Am nächsten Tag probierten wir aus, mit drei Segeln zu segeln (dabei wird außer der großen Genua noch ein kleineres Vorsegel an einem sogenannten Babystag angeschlagen). Das war sehr unkompliziert. Außerdem hatten wir schon am Ankerplatz ohne Wind und Wellen das Handling für den Spinnakerbaum geübt. Dieser ist 6 m lang und man muss insgesamt 4 Leinen daran befestigen. Dazu waren mindestens 3 Personen nötig. Auf See war das dann schon nicht mehr so einfach, da man längere Zeit auf dem in den Wellen schaukelnden Vorschiff rumturnen muss, während man einen Handgriff nach dem anderen tut. Aber wir bekamen es nach mehrmaligem Nachjustieren letztendlich ganz gut hin. Reni als Segel-Anfängerin beobachtete alles, ließ sich die Manöver erklären und begann nach und nach die Zusammenhänge zu verstehen. Auch für Franz und speziell für mich ging es darum, Routine in die einzelnen Arbeitsschritte zu bekommen. Dabei war es auch eine große Herausforderung, die englischen Segel-Begriffe zu verstehen. Es kam öfters vor, dass Simon irgendein Kommando gab und wir keine Ahnung hatten, was er meint. Meistens musste dann alles schnell gehen und wir konnten erst im Nachhinein fragen, was er damit gemeint hatte.
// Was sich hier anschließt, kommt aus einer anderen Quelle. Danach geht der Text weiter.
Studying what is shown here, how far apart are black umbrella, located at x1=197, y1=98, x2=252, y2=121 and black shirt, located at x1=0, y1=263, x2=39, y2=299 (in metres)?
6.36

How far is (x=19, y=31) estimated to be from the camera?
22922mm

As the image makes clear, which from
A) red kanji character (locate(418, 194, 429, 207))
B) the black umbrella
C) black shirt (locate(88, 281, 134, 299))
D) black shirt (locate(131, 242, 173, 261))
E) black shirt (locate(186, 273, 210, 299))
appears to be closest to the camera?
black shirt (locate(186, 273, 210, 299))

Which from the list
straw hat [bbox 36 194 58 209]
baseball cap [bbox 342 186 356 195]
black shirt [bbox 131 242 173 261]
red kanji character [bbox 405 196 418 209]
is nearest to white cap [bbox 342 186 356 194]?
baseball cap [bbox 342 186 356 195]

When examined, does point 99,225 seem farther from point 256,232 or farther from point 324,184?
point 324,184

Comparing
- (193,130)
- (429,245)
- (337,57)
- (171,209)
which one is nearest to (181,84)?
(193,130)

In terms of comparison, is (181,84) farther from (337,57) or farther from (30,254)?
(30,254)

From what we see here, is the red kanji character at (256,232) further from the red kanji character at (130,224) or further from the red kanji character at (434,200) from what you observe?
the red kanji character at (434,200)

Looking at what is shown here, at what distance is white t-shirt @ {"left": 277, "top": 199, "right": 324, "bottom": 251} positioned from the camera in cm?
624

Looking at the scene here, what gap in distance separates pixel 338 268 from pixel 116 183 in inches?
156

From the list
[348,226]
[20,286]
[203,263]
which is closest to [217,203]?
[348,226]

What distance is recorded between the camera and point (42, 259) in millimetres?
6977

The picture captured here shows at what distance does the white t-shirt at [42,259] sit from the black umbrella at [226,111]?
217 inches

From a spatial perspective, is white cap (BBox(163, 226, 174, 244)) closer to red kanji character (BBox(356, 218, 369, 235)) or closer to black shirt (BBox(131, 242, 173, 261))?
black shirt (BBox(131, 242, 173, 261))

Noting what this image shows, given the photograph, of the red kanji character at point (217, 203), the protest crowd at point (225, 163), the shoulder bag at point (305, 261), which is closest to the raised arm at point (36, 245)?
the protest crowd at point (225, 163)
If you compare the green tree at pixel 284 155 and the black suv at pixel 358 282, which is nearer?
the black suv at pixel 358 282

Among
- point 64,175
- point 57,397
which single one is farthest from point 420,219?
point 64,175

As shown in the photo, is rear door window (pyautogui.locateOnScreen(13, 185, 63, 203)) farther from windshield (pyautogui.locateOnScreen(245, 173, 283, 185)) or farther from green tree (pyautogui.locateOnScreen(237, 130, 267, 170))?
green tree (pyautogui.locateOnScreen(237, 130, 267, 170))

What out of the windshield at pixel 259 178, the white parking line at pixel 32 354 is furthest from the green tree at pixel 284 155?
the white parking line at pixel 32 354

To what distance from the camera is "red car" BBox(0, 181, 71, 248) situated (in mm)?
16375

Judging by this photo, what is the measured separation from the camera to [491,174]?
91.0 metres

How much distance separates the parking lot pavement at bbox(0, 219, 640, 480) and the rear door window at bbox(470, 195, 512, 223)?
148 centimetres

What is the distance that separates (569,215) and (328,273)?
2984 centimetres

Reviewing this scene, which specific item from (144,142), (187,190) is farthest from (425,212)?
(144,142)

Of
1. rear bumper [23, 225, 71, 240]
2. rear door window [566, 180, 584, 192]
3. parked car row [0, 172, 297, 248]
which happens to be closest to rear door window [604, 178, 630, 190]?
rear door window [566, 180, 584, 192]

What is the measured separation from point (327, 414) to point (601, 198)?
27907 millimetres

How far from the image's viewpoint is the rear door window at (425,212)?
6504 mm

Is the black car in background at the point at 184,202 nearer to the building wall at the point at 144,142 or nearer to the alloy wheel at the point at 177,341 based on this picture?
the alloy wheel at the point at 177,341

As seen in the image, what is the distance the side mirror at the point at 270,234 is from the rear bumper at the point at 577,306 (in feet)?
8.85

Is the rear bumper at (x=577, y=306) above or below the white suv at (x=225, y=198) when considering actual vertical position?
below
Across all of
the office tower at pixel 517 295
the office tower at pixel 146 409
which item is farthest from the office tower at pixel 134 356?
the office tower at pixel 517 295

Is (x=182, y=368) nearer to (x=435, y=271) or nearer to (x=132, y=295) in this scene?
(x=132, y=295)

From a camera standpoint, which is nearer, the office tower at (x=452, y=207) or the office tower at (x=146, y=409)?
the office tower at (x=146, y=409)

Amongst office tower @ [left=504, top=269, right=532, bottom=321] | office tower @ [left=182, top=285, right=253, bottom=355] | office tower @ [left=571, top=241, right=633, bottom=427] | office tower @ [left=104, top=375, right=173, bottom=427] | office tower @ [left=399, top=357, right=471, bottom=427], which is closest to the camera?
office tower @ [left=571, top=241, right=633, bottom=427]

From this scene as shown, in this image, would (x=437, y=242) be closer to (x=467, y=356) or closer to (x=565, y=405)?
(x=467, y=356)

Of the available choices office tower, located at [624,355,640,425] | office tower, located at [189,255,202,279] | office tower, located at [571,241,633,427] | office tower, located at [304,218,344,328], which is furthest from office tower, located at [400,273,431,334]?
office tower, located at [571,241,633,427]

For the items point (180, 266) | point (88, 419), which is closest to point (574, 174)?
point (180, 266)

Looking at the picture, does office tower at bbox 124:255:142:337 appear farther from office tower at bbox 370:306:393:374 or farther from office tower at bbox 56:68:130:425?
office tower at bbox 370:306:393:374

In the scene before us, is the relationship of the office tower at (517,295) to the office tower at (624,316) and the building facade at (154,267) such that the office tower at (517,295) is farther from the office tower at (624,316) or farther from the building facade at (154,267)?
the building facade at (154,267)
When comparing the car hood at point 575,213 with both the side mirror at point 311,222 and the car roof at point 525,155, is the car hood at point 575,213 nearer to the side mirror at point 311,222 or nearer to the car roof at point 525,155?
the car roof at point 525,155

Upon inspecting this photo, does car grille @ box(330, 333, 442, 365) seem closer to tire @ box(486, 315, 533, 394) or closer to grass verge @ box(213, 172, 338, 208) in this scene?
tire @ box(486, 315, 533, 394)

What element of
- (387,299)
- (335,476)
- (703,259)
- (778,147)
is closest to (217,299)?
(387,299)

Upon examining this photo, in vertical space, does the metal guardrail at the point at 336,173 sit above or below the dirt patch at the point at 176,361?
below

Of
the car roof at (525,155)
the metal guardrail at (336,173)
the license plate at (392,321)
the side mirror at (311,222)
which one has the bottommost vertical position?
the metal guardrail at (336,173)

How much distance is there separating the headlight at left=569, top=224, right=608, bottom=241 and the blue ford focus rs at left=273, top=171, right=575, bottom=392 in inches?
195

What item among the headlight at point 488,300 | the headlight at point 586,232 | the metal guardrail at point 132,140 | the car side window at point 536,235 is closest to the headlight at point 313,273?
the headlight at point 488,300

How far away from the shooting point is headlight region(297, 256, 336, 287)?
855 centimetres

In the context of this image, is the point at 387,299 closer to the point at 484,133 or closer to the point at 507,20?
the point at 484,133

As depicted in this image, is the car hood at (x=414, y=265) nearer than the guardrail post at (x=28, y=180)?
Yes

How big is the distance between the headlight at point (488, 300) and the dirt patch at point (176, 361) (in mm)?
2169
Aber so nach und nach wird es schon besser werden. Ein großer Pluspunkt war, dass offensichtlich keiner von uns schnell seekrank wurde. Franz sowieso nicht, ich bisher noch nie wirklich und auch Reni hielt sich super. Auch auf See machte es ihr gar nichts aus, unter Deck zu gehen und z.B. einen Kaffee oder Tee für uns zu kochen. Super.

Wir übernachteten an einer Boje auf der Isle de Forchout, die zu St. Barth gehört. Am Morgen gingen Reni und ich schnorcheln und sie sah zum ersten Mal einen (kleinen Riff-) Hai. Rachel hatte auch eine Schildkröte gesehen und direkt um unser Schiff herum schwammen viele bunte Riff-Fische. Wie schön. Am nächsten Abend, nach einem schönen Segeltag, wollten wir wieder in der Grand Case ankern. Kaum war der Anker unten, checkte Simon seine Mails und bekam die Nachricht, dass der Autopilot schon in Sint Maarten war. Wow, dann würden wir ihn vielleicht morgen schon in die Marina geliefert bekommen! Also beschlossen wir, den Anker nochmal aufzuholen und in der Simpson Bay zu übernachten. Von dort gelangte man durch eine Drehbrücke in den abgeschlossenen Teil der Bucht, wo unsere Marina war. Die Brücke machte zu festen Zeiten auf und wir wollten den 9.30 Uhr Termin nehmen, um den ganzen nächsten Tag in der Marina für unsere Vorbereitungen zu nutzen.